*WHAT TO PRODUCE*
Repeat exactly, and only, the lines from the one containing "What distance away" through the end of the records.

* START DATA SHOWN *

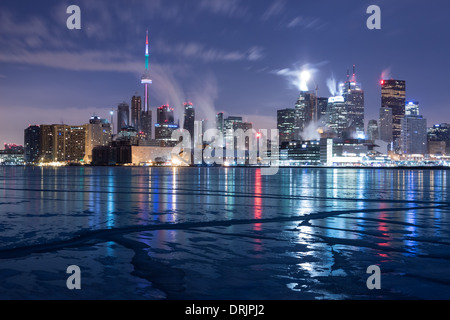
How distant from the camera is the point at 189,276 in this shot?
988 cm

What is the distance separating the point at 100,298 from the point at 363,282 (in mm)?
5633

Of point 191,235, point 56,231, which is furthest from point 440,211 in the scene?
point 56,231

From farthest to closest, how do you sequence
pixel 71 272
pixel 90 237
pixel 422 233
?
pixel 422 233 < pixel 90 237 < pixel 71 272

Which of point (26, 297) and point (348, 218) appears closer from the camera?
point (26, 297)

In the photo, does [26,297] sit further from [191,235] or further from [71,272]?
[191,235]

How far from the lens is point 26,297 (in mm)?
8461

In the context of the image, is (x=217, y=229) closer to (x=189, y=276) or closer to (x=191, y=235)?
(x=191, y=235)
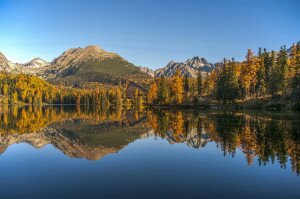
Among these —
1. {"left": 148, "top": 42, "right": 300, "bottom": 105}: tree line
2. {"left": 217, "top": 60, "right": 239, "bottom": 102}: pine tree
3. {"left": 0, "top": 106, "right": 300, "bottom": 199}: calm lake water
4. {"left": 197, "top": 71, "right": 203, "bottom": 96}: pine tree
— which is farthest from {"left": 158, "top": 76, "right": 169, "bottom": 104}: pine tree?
{"left": 0, "top": 106, "right": 300, "bottom": 199}: calm lake water

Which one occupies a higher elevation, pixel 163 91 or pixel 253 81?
pixel 253 81

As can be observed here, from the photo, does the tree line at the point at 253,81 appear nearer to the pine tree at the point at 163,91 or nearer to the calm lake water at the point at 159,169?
the pine tree at the point at 163,91

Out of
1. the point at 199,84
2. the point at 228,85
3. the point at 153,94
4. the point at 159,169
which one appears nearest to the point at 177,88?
the point at 199,84

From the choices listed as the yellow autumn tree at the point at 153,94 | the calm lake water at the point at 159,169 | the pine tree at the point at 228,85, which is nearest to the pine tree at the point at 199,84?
the yellow autumn tree at the point at 153,94

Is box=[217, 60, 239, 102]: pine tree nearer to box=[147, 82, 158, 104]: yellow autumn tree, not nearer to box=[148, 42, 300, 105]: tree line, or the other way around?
box=[148, 42, 300, 105]: tree line

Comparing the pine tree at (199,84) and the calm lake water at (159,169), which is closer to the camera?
the calm lake water at (159,169)

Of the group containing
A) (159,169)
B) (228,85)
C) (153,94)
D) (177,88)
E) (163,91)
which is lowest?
(159,169)

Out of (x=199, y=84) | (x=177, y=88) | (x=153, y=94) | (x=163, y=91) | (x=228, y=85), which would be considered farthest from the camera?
(x=153, y=94)

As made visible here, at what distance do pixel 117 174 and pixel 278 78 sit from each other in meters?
105

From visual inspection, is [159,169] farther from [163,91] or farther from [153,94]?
[153,94]

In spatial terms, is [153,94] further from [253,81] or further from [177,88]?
[253,81]

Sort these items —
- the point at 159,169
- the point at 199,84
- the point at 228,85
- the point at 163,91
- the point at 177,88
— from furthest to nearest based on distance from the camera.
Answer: the point at 199,84 → the point at 163,91 → the point at 177,88 → the point at 228,85 → the point at 159,169

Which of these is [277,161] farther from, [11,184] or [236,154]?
[11,184]

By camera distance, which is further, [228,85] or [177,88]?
[177,88]
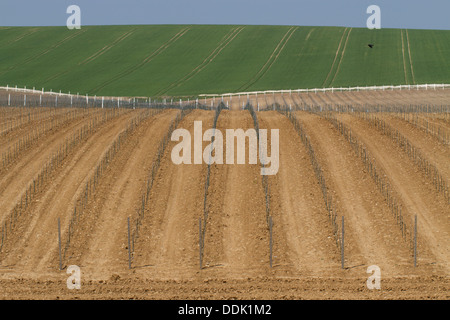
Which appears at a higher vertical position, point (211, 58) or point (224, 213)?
point (211, 58)

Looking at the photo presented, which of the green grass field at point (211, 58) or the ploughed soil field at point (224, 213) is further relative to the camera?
the green grass field at point (211, 58)

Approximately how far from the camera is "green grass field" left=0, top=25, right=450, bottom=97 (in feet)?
266

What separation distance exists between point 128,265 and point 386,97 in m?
52.6

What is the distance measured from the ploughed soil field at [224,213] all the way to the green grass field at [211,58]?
44007mm

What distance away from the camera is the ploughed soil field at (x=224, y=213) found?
17.8 meters

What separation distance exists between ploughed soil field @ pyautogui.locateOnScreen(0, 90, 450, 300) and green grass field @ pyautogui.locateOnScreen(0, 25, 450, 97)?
1733 inches

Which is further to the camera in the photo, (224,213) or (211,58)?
(211,58)

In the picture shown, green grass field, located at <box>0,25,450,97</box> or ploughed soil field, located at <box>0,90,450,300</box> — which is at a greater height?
green grass field, located at <box>0,25,450,97</box>

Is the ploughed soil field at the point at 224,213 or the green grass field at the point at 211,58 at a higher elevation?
the green grass field at the point at 211,58

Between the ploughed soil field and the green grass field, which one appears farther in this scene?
the green grass field

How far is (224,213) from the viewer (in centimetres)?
2308

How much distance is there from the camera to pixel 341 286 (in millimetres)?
17156

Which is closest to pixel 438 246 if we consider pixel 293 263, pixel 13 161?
pixel 293 263

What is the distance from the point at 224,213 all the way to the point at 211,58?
74.9 metres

* END DATA SHOWN *

*ANSWER TO THE TASK*
What distance away from the camera is the ploughed soil field at (x=224, y=213) found?
17.8 meters

What separation distance exists between ploughed soil field @ pyautogui.locateOnScreen(0, 90, 450, 300) and green grass field @ pyautogui.locateOnScreen(0, 25, 450, 97)?
1733 inches

Which is further to the camera in the photo, (224,213) or (211,58)?
(211,58)

In the picture shown, green grass field, located at <box>0,25,450,97</box> or ploughed soil field, located at <box>0,90,450,300</box> — which is at a greater height?
green grass field, located at <box>0,25,450,97</box>

Is the ploughed soil field at the point at 224,213 or the green grass field at the point at 211,58 at a higher elevation?
the green grass field at the point at 211,58

Between the ploughed soil field and the green grass field, which one appears farther in this scene?
the green grass field

How far is (224,213) from the viewer (in centimetres)?
2308

How much distance is there from the camera to pixel 341 286 (in millimetres)?
17156

Which is closest to pixel 438 246 if we consider pixel 293 263, pixel 13 161?
pixel 293 263

What is the distance from the point at 224,213 all the way to the point at 211,58?
74.9 metres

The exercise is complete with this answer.